I’m sure this will come as no news to all you Kauaiophiles: it feels nearly impossible to enthusiastically plunge back into daily life – whatever & wherever & however satisfying it may be – after a few days on the Garden Isle.
Until two weeks ago, R & I had proudly served as members of an admittedly small group of stubborn iconoclasts who refused to join the rest of Western Hemisphere humanity in their reverence for Hawaii. Despite the songs, the lyrics seemed unintelligible. Plus we don’t especially like hot, we don’t like humid, we don’t like to be tourists, & we have a fantastic beach right around the corner, thank you very much.

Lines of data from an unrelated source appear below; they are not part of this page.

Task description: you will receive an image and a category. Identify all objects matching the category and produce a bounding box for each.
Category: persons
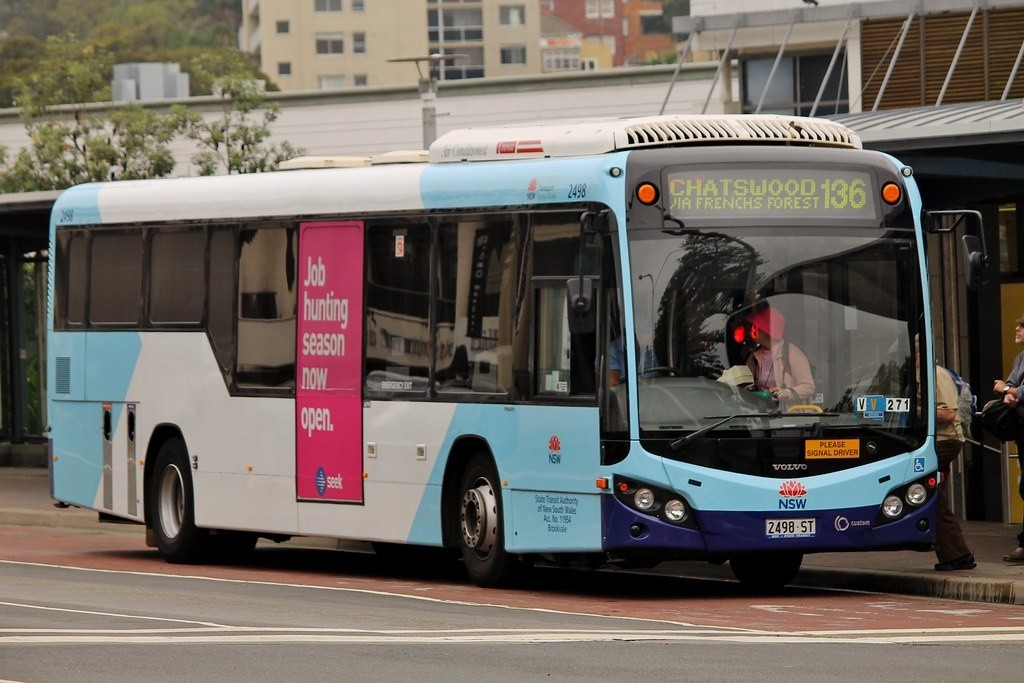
[993,315,1024,564]
[607,316,660,387]
[745,305,816,401]
[918,334,977,572]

Well, it’s always humbling to be proven wrong. We’d felt kinda sucked into this vacation – our job was to deliver our grandson to our daughter, then join her for a few days @ a friend’s place on the Kauai east coast. (To be frank, this is probably the only way we would’ve gotten motivated to get over there, or anywhere else, for a few vacation days.) We somewhat reluctantly accepted our mission…5 days with the family then 3 on our own…the family part sounded great, but 3 days as members of the predominant local tourist demographic -yikes!
Silly us. Kauai really does live up to the songs, & not only because of ubiquitous & colorful chickens. This 5 million year old lesson in volcanic erosion & sloowwwiiinnnnggggg down (gotta stick to 40 mph on the two lane island roads) was oh-so-needed, & in time, welcomed…irrespective of torrential rain, R’s bad cold, comings & goings, & omg do we really have to fly home today?? & it wasn’t hot (a comfortable 70-75 F the whole time), it wasn’t humid (if you don’t count the downpour dampness), it was terrific to have a conveniently located & comfortable home to sleep & create random refrigerator meals in (e.g., an especially yummy homegrown avocado, snow pea & cucumber salad), we loved the family time (of course), & why had we thought slipping & sliding down muddy trails to new beaches wouldn’t be wonderful? The house even offered up a well-worn copy of The Autobiography of Charles Darwin 1809-1882 as a serendipitously fun read (along with Moloka’i by Alan Brennert, lent to me by my good friend Tom). Two books in one week – that counts as a real vacation.
I love that Kauai is 5 million years old. Our ancestor primates were just starting to walk on their two hind legs about 5-6 mya. This juxtaposition of time – of being able to observe what 5 million years looks like on this dramatic island landscape – was very helpful to my ongoing process of trying to integrate scientific information with an all-too-human perception of life & time. 5 million years is new volcanoes becoming old ones, unimaginable & ongoing climate & sea level change, & a lot of teensy mutations to countless generations of hominins & all other living things. 5 million years from now Kauai will be gone, new Hawaiian islands will have spring up & gotten old, & as for humans…well, hard to know what we’ll be up to at that point, if we’re even still hanging around in this home solar system.
The last night of our visit, as we lay in utterly black & silent darkness beneath the shadow of Mount Wai’ale’ale, one of the neighborhood male members of Gallus gallus domesticus let loose with a serious crowing challenge. Over the next few minutes his fellow cocks joined in, each echoing the other in a joyful chorus weaving around the hills, eventually winding back to our local guy for the last word.
It was the song of the island, & we were finally able to understand at least some of its lovely lyrics.